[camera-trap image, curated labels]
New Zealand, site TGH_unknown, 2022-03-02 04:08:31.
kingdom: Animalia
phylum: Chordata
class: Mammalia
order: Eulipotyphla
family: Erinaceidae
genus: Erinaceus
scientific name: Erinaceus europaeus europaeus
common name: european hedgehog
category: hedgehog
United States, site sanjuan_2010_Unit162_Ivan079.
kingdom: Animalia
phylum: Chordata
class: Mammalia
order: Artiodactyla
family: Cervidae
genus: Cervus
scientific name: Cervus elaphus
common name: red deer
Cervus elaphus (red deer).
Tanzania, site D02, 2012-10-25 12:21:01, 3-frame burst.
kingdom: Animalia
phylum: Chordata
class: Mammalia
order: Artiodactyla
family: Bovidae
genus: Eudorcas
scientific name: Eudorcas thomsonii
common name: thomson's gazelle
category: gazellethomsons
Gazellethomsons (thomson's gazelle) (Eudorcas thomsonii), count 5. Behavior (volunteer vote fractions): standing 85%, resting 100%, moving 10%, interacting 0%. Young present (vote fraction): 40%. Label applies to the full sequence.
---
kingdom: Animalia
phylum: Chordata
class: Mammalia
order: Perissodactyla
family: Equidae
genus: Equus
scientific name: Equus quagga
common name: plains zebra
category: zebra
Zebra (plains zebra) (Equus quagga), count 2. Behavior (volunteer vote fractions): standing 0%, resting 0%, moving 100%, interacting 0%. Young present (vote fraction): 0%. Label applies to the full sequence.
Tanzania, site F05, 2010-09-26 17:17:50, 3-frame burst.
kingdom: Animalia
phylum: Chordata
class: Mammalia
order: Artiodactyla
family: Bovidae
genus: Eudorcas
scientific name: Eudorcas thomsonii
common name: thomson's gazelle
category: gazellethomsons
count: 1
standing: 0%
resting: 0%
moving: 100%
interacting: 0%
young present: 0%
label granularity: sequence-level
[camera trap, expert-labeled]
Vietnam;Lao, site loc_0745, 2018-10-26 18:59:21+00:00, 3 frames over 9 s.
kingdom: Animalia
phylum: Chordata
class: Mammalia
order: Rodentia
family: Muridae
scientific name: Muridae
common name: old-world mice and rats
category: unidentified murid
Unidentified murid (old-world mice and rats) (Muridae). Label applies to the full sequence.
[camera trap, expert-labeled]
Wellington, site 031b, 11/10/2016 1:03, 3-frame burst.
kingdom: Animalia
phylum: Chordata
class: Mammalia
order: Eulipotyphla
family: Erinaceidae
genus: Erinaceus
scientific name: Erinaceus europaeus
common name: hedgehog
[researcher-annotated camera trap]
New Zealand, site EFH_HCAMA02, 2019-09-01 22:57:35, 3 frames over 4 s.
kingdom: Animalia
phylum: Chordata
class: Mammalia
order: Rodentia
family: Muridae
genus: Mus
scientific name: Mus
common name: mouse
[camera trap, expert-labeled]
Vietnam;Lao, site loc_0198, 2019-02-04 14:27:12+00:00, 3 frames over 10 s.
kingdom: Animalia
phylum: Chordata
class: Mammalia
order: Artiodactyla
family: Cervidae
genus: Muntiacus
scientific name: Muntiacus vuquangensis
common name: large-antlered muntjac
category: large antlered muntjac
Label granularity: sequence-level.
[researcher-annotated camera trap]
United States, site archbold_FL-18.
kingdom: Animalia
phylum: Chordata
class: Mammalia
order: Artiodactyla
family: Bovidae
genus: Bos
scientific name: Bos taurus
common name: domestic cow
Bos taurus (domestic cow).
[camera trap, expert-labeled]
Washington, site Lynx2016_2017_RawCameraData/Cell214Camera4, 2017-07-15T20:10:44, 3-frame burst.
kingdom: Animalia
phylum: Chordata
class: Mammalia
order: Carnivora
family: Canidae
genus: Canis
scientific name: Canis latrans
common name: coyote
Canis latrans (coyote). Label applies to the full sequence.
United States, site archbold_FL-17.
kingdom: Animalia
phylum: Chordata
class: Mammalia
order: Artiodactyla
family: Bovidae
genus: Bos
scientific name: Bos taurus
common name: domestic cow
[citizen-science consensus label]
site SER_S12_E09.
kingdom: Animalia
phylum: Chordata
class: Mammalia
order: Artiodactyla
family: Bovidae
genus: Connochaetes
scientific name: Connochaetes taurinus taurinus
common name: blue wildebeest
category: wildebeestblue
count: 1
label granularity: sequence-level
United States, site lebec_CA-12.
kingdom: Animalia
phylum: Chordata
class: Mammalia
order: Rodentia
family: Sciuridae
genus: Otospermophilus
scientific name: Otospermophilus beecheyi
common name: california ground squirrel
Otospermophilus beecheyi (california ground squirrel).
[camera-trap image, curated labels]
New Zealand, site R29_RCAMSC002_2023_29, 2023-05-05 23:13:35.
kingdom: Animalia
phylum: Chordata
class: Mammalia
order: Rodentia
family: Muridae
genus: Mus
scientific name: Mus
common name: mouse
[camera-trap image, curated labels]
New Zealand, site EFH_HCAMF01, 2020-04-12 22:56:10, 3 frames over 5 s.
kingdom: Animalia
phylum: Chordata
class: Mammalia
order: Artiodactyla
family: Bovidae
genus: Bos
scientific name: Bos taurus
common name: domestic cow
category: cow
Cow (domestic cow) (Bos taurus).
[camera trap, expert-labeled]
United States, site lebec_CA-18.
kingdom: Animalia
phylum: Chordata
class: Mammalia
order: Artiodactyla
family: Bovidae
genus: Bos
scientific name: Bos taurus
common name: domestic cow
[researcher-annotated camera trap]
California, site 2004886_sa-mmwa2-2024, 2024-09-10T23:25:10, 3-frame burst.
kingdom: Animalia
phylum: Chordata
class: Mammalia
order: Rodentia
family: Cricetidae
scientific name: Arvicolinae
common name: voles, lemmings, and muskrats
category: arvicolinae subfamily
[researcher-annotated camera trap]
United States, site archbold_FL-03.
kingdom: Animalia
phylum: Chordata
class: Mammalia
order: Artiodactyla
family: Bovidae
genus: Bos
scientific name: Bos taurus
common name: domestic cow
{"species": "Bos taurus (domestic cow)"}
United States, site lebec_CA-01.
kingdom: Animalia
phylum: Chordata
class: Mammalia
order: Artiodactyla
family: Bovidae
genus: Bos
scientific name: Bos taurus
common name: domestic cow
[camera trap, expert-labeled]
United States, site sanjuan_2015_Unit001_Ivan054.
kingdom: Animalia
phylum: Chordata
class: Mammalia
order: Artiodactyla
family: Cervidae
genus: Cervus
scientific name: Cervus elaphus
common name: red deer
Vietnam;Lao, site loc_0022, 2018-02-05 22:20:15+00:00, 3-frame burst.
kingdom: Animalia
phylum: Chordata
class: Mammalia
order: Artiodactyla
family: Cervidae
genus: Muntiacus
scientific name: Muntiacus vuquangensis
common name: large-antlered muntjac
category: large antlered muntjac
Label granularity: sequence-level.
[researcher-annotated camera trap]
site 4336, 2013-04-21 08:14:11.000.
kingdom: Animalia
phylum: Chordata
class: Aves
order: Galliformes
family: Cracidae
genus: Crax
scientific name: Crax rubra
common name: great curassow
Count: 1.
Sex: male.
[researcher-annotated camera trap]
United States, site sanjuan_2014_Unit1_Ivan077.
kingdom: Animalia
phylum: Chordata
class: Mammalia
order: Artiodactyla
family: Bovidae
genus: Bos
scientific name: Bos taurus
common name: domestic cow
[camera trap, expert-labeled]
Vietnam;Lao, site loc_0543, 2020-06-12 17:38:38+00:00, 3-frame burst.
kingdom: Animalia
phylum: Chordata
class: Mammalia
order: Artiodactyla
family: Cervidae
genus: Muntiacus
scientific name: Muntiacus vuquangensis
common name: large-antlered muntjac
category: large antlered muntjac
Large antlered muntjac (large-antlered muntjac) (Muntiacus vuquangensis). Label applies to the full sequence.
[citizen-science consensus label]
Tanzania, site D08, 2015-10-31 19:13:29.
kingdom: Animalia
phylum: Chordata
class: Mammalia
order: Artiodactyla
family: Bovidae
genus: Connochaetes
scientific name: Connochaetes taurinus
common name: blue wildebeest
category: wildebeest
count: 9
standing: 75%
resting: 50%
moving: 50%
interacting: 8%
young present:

◆ ◆ ◆

■ **What to produce**
If a line in the data above holds the string "Connochaetes", copy it.

■ **Result for this exercise**
genus: Connochaetes
scientific name: Connochaetes taurinus taurinus
genus: Connochaetes
scientific name: Connochaetes taurinus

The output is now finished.